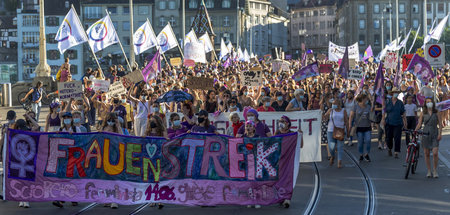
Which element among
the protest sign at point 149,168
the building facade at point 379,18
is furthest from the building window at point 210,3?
the protest sign at point 149,168

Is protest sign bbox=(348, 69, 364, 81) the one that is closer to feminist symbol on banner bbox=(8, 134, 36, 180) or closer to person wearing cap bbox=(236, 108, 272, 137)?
person wearing cap bbox=(236, 108, 272, 137)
----------------
◆ **WHAT THE TASK REQUIRES**: Switch "furthest" to "farthest" and write out the text of all the records again with nothing else changed. Leave the pictures out.

◆ **RESPONSE TO THE TASK**:
Which element among
the protest sign at point 149,168
the building facade at point 379,18
is farthest from the building window at point 210,3?
the protest sign at point 149,168

Is protest sign bbox=(348, 69, 364, 81) the one that is closer to feminist symbol on banner bbox=(8, 134, 36, 180) or closer to person wearing cap bbox=(236, 108, 272, 137)?
person wearing cap bbox=(236, 108, 272, 137)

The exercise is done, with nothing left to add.